▶ [Extrait]:

La plage suivante fort heureusement nous rassure. Mieux : elle nous transporte, avec un « Celeste Aïda » de toute beauté, digne des meilleurs. Le timbre mélancolique et viril de Jonas Kaufmann, reconnaissable entre tous, convient à merveille au caractère onirique de cette page, sa puissance d’airain, son sens inné de la ligne forcent l’admiration, jusque dans un diminuendo final renversant, tel qu’on n’en avait plus entendu depuis longtemps : une magistrale leçon de gestion du souffle !
Ces deux premières impressions résument finalement assez bien le jugement qu’au final on porte sur cet album. Pour dire les choses autrement : à travers ce témoignage verdien, Jonas Kaufmann referme certaines portes, de manière a priori définitive, et il en ouvre d’autres qui laissent deviner des merveilles.

▶ [Consignes]:
• A. D'après l'extrait, quel air interprété par Jonas Kaufmann est qualifié de « digne des meilleurs » ?
• B. Recopiez l'extrait depuis « Ces deux premières » jusqu'à « deviner des merveilles. » inclus, en substituant « fenêtres » à « portes ».
Le matériel qui suit est indépendant de l'extrait.

▶ [Données]:
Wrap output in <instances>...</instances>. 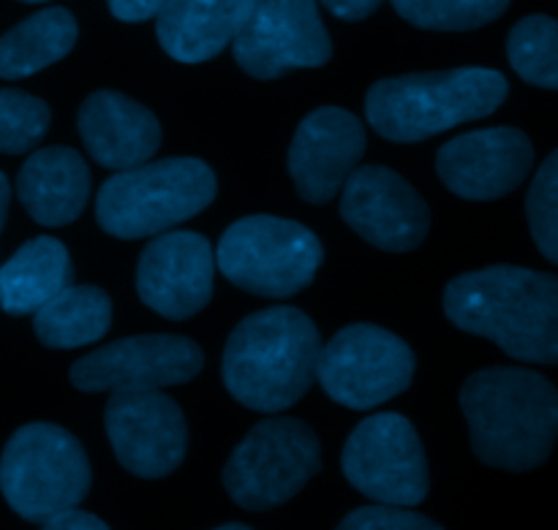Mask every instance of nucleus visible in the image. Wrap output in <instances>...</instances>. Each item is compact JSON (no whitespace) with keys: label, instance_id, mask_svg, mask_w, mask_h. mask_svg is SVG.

▶ [Réponses]:
• A. « Celeste Aïda ».

• B.
Ces deux premières impressions résument finalement assez bien le jugement qu’au final on porte sur cet album. Pour dire les choses autrement : à travers ce témoignage verdien, Jonas Kaufmann referme certaines fenêtres, de manière a priori définitive, et il en ouvre d’autres qui laissent deviner des merveilles.